Don't be so self righteous.
 
I'm not. I'm not even really a manual player. I'm just saying it's a very, very difficult discussion to make progress with if we can't get past that first hurdle.
 
Why is it so complicated to understand?

A simple example of manual passing that is stat based;

A longball with the user imput being perfect (angle and power, which is very possible with practice (even if I'm not a manual player)) results in the following passes with the respective players;
Sirhoofalot himself, Carradona = 100% imput (perfect power and pass from user) with Carra's 50% accuracy means the ball will fall within 20m of the "crosshair"*.
Same pass, same imput with Alonso results in 95% accuracy which means the ball will fall within 5m of the "crosshair".

* The crosshair being an imagined one that is the result / location on the pitch whic results from the imput from the gamer, i.e. where he is aiming and powering the pass to.

Stats would therefor mean that if you want to try an elaborate longball with Carra you only have a 50% chance that you can pull it off because....well he's crap at passing. With Alonso it's 95% because he's great.

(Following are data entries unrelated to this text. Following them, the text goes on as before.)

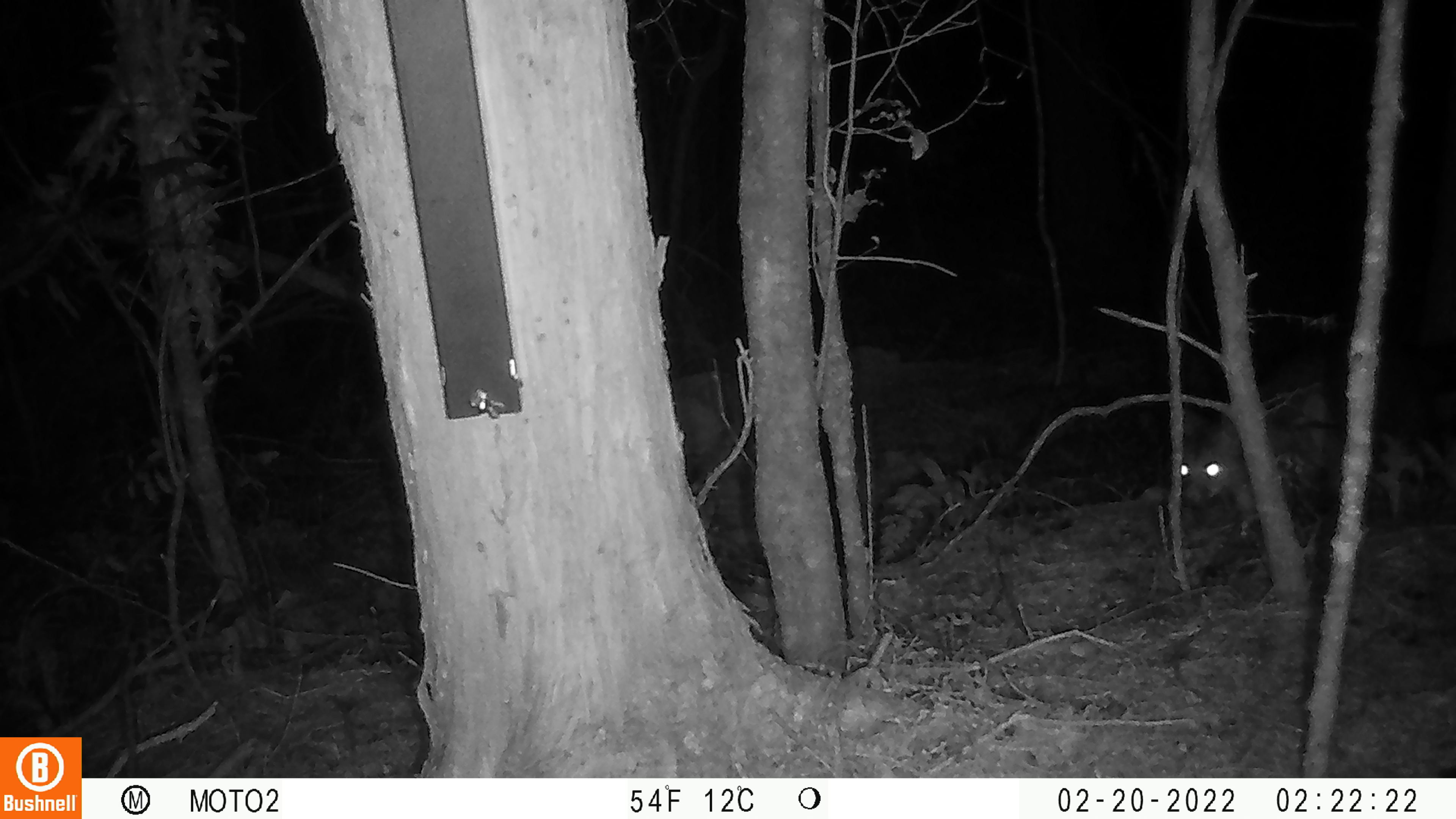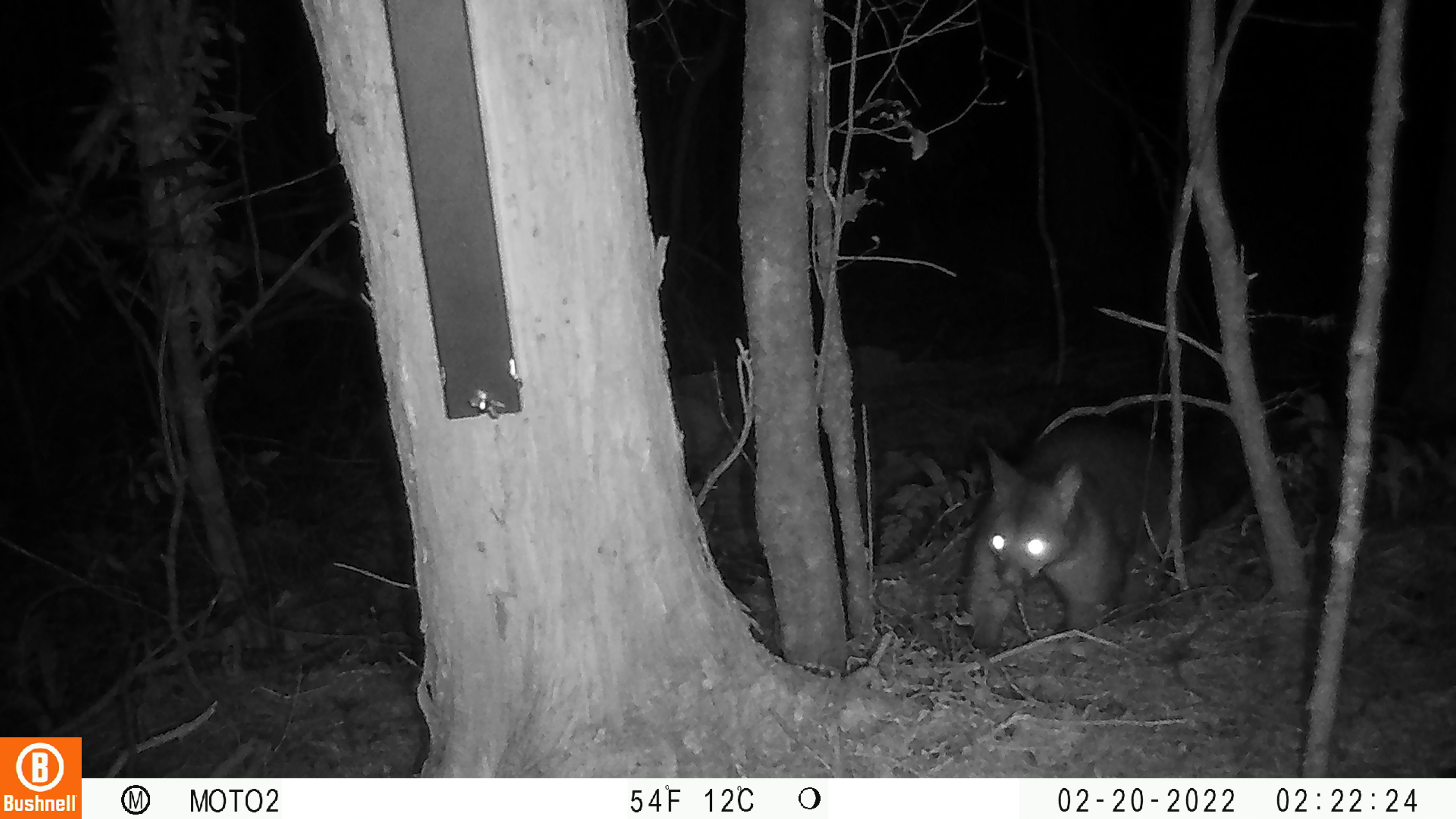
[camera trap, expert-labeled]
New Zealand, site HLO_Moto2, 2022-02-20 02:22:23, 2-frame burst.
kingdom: Animalia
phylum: Chordata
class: Mammalia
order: Diprotodontia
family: Phalangeridae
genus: Trichosurus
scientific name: Trichosurus vulpecula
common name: common brushtail possum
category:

Imput and power is exactly the same from the gamer, but stats manipulate the outcome. Not too complicated surely?

The basis for controls should be;
Assisted; power is automatic, aiming locks on to nearest player from controller angle
Semi; power is semi assisted and aiming locks on when 75% angle accuracy is reached
Manual; power and angle is in full control of gamer.

For all settings stats determines succesrate and accuracy.